Types of classification
Enumerative
Produce an alphabetical list of subject headings, assign numbers to each heading in alphabetical order
Hierarchical
Recursively divides subjects hierarchically, from most general to most specific
Faceted (analytico-synthetic):
Analytic: Divides subjects into mutually exclusive orthogonal facets
Synthetic: Combine facets to get a new class
- From Taylor (92)

Dewey Decimal Classification
Divide knowledge into ten classes
Recursively divide these categories into ten (or fewer classes)
Assign another digit
What type of classification scheme is it?
000 Generalities
100 Philosophy & psychology
200 Religion
300 Social sciences
400 Language
500 Natural sciences & mathematics
600 Technology (Applied sciences)
700 The arts
800 Literature & rhetoric
900 Geography & history

ACM Classification scheme
Four-level tree
3 coded levels and
a fourth uncoded level)
16 General Terms
H. Information Systems
H.0 GENERAL
H.1 MODELS AND PRINCIPLES
H.2 DATABASE MANAGEMENT (E.5)
H.3 INFORMATION STORAGE AND RETRIEVAL
H.4 INFORMATION SYSTEMS APPLICATIONS
H.5 INFORMATION INTERFACES ANDPRESENTATION (e.g., HCI) (I.7)
H.m MISCELLANEOUS
I. Computing Methodologies
I.0 GENERAL
I.1 SYMBOLIC AND ALGEBRAIC MANIPULATION
I.2 ARTIFICIAL INTELLIGENCE
I.3 COMPUTER GRAPHICS
I.4 IMAGE PROCESSING AND COMPUTER VISION
I.5 PATTERN RECOGNITION
I.6 SIMULATION AND MODELING (G.3)
I.7 DOCUMENT AND TEXT PROCESSING (H.4, H.5)
I.m MISCELLANEOUS

Faceted Indexing
Facet – a characteristic of the resource (e.g., language)
Each facet organized hierarchically
allow drill-down browsing
represented by
set values (taxonomy)
continuous values (spectrum)

Colon Classification
Raganathan proposed 5 basic facets (PMEST):
Personality – the subject matter
Material
Energy – process or action
Space
Time
Each facet would have
 its own classification schedule
String together notation
to get classification number
Example:
The design of wooden furniture in 18th century America

To think about…
Now that we have free-text searching, do you feel controlled vocabularies are still necessary or not?
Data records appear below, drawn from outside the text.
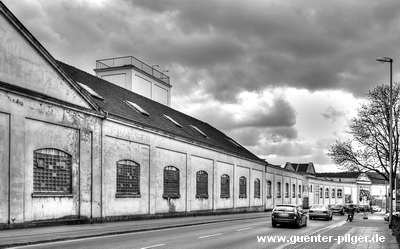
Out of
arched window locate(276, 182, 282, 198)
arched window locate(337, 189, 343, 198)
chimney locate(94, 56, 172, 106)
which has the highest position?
chimney locate(94, 56, 172, 106)

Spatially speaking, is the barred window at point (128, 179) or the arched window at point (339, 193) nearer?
the barred window at point (128, 179)

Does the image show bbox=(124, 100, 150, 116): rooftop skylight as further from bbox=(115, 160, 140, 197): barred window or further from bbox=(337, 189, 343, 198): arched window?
bbox=(337, 189, 343, 198): arched window

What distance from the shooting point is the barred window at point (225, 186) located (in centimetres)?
4528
What do you feel their impact will be in the future of the digital library?
How would to improve the ACM classification scheme?  How to deal with legacy schemes?
Booksellers also need to use classification to shelve books.  Which type of classification do you think booksellers use?  Would you make any adaptations to the classification schemes shown today?